**Task data:**
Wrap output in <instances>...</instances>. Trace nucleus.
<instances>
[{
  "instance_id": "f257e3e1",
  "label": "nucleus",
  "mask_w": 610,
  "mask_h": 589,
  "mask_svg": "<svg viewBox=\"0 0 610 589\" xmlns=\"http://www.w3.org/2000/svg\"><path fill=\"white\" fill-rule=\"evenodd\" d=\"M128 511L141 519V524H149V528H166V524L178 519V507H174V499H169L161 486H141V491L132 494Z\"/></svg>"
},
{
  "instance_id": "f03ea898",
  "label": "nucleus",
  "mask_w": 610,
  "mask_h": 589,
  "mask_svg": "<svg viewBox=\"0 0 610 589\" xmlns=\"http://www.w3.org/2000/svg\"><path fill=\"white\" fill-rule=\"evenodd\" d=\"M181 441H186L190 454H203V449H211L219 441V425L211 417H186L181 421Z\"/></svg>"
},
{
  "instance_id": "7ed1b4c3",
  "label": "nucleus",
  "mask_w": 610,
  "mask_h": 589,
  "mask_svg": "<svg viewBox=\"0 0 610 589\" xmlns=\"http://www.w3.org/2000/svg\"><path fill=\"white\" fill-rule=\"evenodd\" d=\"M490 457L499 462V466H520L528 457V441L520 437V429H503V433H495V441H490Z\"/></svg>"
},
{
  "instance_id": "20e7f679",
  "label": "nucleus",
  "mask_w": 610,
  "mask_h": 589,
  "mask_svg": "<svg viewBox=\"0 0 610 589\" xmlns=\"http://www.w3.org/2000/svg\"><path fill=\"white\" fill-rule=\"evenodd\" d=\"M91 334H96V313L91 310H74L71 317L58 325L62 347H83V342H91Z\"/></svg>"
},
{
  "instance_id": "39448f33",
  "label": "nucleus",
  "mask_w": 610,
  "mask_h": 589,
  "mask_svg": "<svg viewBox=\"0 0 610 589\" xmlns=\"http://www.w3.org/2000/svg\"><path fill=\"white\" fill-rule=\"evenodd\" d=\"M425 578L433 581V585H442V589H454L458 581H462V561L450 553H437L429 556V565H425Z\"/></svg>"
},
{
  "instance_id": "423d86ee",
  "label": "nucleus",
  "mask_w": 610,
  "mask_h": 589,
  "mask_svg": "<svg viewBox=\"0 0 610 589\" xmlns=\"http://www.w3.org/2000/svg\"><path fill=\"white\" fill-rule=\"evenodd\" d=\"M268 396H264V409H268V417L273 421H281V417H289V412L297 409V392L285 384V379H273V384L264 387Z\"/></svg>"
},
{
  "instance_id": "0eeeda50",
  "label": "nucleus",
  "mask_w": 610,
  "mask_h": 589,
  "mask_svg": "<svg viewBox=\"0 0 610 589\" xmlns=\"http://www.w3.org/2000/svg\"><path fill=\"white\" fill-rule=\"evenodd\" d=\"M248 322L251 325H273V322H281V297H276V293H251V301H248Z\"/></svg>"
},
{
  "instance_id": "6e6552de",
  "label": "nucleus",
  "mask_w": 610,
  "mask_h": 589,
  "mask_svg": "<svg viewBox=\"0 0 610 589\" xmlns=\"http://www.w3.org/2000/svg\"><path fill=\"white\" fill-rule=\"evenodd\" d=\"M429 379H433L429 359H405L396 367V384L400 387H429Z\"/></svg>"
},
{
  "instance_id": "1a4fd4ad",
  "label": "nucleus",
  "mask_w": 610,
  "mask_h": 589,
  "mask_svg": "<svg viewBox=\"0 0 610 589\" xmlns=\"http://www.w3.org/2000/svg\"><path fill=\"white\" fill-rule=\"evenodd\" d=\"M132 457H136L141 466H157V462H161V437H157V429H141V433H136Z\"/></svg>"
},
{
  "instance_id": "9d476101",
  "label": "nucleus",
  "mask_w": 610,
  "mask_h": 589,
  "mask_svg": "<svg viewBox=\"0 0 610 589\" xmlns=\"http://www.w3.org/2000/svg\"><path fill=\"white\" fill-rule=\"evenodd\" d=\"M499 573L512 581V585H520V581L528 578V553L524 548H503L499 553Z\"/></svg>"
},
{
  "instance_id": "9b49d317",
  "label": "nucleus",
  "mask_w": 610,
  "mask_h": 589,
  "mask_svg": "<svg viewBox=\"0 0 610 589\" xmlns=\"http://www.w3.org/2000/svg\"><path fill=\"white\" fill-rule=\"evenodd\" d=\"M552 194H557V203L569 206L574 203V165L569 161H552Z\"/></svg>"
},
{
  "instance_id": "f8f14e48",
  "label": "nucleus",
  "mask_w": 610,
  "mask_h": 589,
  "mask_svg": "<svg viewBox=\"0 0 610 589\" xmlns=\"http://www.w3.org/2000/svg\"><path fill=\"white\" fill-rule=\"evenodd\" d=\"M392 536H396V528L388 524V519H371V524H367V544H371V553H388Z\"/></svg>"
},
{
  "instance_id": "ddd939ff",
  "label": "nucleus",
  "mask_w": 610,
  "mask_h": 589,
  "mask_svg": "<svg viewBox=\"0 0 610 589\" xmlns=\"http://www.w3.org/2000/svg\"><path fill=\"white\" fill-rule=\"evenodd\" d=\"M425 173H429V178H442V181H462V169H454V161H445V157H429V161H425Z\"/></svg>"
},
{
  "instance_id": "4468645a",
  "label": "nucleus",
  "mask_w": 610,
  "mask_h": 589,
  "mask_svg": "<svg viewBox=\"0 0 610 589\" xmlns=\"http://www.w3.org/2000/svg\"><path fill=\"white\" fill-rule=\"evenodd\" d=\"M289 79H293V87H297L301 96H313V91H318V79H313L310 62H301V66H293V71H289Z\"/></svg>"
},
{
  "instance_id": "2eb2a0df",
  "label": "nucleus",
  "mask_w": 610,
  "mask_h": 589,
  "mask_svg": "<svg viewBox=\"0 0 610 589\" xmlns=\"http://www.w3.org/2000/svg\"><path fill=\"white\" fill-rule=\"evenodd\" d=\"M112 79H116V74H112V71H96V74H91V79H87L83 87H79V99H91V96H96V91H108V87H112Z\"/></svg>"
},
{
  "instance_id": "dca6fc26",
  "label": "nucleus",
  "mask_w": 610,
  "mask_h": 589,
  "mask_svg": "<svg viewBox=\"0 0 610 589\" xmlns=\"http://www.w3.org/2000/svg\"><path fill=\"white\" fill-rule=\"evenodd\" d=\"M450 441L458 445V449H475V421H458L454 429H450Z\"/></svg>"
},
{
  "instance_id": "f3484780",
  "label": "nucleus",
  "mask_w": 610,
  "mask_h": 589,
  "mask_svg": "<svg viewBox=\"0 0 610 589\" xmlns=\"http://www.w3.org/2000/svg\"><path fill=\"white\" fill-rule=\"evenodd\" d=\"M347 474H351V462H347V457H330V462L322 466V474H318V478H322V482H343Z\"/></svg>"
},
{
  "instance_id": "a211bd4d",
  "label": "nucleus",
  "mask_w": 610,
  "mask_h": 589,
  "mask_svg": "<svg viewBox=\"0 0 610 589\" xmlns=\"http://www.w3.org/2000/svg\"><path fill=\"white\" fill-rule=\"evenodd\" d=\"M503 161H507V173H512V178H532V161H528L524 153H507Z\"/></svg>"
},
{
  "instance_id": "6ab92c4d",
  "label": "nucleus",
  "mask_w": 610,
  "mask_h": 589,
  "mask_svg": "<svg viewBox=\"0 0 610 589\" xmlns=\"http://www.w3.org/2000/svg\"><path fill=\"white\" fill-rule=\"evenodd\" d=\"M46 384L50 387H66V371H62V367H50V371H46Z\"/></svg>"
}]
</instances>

**Problem to solve:**
Give everything in the records from the start down to the line containing "441H186L190 454H203V449H211L219 441V425L211" as a JSON list of strings, one string per line, leaving out blank lines.

**Complete answer:**
[
  "Wrap output in <instances>...</instances>. Trace nucleus.",
  "<instances>",
  "[{",
  "  \"instance_id\": \"f257e3e1\",",
  "  \"label\": \"nucleus\",",
  "  \"mask_w\": 610,",
  "  \"mask_h\": 589,",
  "  \"mask_svg\": \"<svg viewBox=\\\"0 0 610 589\\\" xmlns=\\\"http://www.w3.org/2000/svg\\\"><path fill=\\\"white\\\" fill-rule=\\\"evenodd\\\" d=\\\"M128 511L141 519V524H149V528H166V524L178 519V507H174V499H169L161 486H141V491L132 494Z\\\"/></svg>\"",
  "},",
  "{",
  "  \"instance_id\": \"f03ea898\",",
  "  \"label\": \"nucleus\",",
  "  \"mask_w\": 610,",
  "  \"mask_h\": 589,",
  "  \"mask_svg\": \"<svg viewBox=\\\"0 0 610 589\\\" xmlns=\\\"http://www.w3.org/2000/svg\\\"><path fill=\\\"white\\\" fill-rule=\\\"evenodd\\\" d=\\\"M181 441H186L190 454H203V449H211L219 441V425L211 417H186L181 421Z\\\"/></svg>\""
]